All these things combine to make me even more committed to escaping into writing crime/suspense romances where the protagonists are young and fit, the sex is hot, and the fights don’t pull any punches for potbellies.



I couldn’t agree more, Toby! Well ok, maybe not with that first point about boobs, but the rest definitely. Now if you’ll excuse me, I have to go drag my old, bald, fat self over to the universal machine and hope I don’t have a heart attack in the process. When finished, I shall most likely collapse into bed where I shall continue reading Toby’s book, Blood Orchids. I’ll be reviewing it shortly. Stay tuned!



Toby Neal was raised on Kauai in Hawaii. She wrote and illustrated her first
story at age 5 and has been published in magazines and won several writing contests.
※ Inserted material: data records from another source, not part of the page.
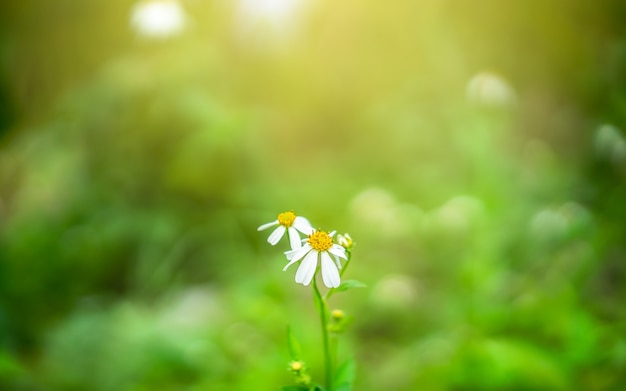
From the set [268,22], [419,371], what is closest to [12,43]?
[268,22]

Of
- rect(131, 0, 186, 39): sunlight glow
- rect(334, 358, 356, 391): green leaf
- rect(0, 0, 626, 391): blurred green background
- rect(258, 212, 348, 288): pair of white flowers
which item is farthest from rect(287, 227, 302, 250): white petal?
rect(131, 0, 186, 39): sunlight glow

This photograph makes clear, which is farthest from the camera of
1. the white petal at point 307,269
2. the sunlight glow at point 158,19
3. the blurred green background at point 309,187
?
the sunlight glow at point 158,19

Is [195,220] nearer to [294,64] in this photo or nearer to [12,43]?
[294,64]

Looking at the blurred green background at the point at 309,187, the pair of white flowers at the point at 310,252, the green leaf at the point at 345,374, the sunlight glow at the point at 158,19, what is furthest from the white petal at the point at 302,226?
the sunlight glow at the point at 158,19

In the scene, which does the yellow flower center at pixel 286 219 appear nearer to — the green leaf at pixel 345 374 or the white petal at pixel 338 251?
the white petal at pixel 338 251

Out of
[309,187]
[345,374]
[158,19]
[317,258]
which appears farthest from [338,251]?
[158,19]

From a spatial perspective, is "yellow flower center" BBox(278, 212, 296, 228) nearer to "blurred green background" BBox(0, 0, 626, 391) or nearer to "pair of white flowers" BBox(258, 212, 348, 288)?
"pair of white flowers" BBox(258, 212, 348, 288)

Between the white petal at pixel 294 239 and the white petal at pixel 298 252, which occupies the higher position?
the white petal at pixel 294 239
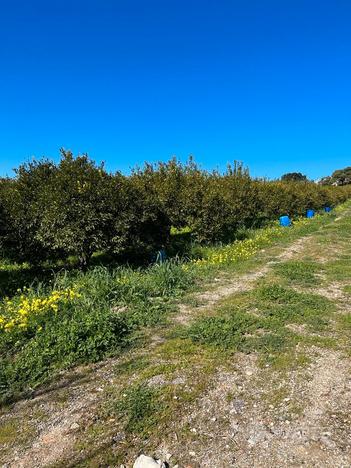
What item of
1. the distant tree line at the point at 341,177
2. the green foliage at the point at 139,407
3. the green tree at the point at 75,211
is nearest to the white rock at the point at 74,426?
the green foliage at the point at 139,407

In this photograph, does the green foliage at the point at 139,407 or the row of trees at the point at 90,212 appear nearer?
the green foliage at the point at 139,407

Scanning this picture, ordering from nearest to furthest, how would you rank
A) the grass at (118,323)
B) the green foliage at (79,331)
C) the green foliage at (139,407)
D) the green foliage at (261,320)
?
the green foliage at (139,407) < the green foliage at (79,331) < the grass at (118,323) < the green foliage at (261,320)

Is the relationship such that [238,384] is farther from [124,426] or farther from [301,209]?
[301,209]

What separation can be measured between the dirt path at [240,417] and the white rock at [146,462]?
15 centimetres

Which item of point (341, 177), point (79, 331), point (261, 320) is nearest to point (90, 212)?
point (79, 331)

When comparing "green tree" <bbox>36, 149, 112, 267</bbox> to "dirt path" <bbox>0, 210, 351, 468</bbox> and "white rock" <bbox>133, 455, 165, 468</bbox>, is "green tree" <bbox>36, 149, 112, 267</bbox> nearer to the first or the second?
"dirt path" <bbox>0, 210, 351, 468</bbox>

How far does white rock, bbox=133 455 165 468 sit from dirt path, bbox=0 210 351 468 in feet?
0.48

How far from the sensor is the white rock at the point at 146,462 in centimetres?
259

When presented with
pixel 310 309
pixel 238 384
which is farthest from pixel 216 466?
pixel 310 309

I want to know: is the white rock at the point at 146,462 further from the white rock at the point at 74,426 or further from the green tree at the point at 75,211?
the green tree at the point at 75,211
After initially majoring in Journalism, she eventually settled on mental health as a career and loves her work, saying, “I’m endlessly fascinated with people’s stories.” She enjoys many outdoor sports including bodyboarding, scuba diving, beach walking, gardening and hiking. She lives in Hawaii with her family and dogs. Toby credits her counseling background in adding depth to her characters–from the villains to Lei Texeira, the courageous and vulnerable heroine in the Lei Crime Series.
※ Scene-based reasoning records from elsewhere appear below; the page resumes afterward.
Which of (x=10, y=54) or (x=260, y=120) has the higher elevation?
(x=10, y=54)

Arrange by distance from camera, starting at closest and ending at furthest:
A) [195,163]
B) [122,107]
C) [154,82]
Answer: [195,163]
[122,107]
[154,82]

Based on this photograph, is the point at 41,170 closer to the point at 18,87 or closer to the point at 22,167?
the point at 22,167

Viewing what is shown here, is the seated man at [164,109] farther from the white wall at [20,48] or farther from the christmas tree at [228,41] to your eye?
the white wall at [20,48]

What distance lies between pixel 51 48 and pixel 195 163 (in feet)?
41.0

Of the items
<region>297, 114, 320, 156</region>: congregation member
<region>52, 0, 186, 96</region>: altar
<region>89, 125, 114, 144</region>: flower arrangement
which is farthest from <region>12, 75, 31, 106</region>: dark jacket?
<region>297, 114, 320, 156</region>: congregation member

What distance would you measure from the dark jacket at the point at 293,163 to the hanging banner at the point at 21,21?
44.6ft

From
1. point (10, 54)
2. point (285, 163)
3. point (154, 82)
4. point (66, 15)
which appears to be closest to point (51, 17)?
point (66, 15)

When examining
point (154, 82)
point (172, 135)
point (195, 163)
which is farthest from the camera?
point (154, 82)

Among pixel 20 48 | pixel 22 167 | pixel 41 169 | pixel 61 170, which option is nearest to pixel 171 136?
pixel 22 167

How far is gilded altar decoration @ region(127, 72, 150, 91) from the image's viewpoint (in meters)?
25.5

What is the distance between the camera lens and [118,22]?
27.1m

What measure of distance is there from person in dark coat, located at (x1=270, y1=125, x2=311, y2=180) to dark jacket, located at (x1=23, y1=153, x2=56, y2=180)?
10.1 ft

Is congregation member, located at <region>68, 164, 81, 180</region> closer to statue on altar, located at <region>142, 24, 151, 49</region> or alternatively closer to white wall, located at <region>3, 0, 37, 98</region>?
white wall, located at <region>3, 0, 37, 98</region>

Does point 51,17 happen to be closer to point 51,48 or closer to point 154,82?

You can find her fast-paced crime mystery, Blood Orchids At:
AMAZON

BARNES & NOBLE

SMASHWORDS

Just one of the many awesome reviews for Blood Orchids:
"Sometimes in crime fiction you stumble across a character who lives on beyond the book's end by virtue of their psychological complexity, and the richness with which the author has drawn them. Will Graham, Jack Reacher, Alex Cross, and now they have a worthy female counterpart in Lei Teixera. Blood Orchids is that rarity among debut novels, in that it satisfies on every level. A powerful new talent is on the scene, whole-heartedly recommended."-Drew Cross, former police officer and author of BiteMarks

Additionally you can visit Toby on the web at: www.tobyneal.net

3 comments:

CarrieVS said...

Hey, anyone who didn't find out about arthritis until middle age can consider themselves lucky. Although I have somewhat more sympathy for you than all the people who had perfectly functioning knees until they took an arrow to one of them. At least they presumably still have one that works.

Although, fish oil works like black magic for arthritic joints, at least for me.

Rick G said...

My knees have never been great but ouch! I'm sorry to hear it.

J.L. Campbell said...

Read this and had to stop smiling for fear those permanent lines will etch themselves deeper.

Thanks Toby and Rick. I enjoyed reading this.